When applying for a loan, most people only focus on the interest rate that the bank charges and the monthly instalment they need to pay.  

Few people know how loan interest charges are calculated and the actual cost of their loans. The actual cost of loans is the loan’s Effective Interest Rate (EIR). The EIR is the percentage of total interest charges and fees paid for the loan.  

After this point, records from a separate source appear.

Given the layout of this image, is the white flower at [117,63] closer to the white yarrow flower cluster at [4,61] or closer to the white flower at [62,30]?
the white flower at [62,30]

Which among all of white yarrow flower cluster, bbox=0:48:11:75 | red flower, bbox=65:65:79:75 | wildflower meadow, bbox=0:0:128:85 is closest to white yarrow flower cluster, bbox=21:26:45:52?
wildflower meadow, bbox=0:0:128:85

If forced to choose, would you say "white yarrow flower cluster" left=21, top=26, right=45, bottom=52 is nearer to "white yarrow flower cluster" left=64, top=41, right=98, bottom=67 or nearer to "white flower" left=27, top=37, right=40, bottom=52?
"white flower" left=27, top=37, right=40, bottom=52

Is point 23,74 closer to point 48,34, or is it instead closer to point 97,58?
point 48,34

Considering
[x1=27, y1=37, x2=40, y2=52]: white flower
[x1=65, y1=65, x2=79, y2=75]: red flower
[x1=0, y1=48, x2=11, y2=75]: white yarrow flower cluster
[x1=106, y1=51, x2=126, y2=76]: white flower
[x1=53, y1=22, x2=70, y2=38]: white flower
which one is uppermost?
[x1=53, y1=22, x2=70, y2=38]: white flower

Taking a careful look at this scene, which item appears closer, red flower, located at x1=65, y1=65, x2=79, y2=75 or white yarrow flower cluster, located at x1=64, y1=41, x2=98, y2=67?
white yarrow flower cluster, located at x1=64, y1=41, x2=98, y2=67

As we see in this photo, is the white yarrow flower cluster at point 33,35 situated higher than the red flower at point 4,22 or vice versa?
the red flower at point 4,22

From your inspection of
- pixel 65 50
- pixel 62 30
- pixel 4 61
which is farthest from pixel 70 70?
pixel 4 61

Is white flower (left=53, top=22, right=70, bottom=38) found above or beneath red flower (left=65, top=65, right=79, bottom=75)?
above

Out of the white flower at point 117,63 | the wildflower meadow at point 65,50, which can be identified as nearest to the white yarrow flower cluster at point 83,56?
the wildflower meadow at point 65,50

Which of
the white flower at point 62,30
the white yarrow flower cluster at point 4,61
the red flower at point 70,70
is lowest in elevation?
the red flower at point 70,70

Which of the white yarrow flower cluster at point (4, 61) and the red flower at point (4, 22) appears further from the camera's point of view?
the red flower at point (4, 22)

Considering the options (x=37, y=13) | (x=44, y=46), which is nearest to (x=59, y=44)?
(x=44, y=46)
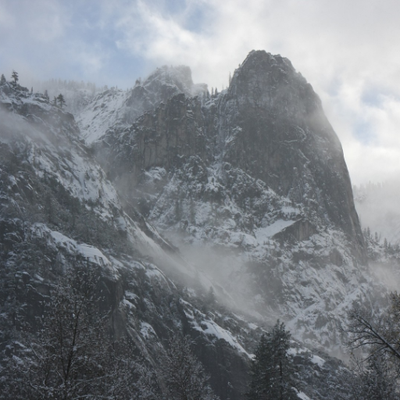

Knowing the loan’s EIR is the most important thing for borrowers because EIR measures: – 

  • The feasibility of the loan. For example, a $500,000 property financed using a 30-year loan with an interest rate of 5% pa, calculated using the amortisation method will cost you interest charges of $466,000. This translates into an EIR of 93.2% of the principal loan amount (we have not added the loan fees yet). What it means is that when you finish repaying the loan in 30 years, your property will cost $966,000. 
  • The cost of the loan. It is a useful tool when comparing loans offered by the various banks. When shopping for a loan, it can be confusing when banks offer different interest rates, tenures, and fees for loans. But with the EIR as a benchmark, you can easily compare the costs of the loan products in the market and not just decide based on the interest rate offered.

Other factors that can affect your loan cost 

The actual cost of your loan depends not only on the method of interest calculation but also on the term of your loan (time is money). The longer the loan tenure, the more interest will be charged on your loan.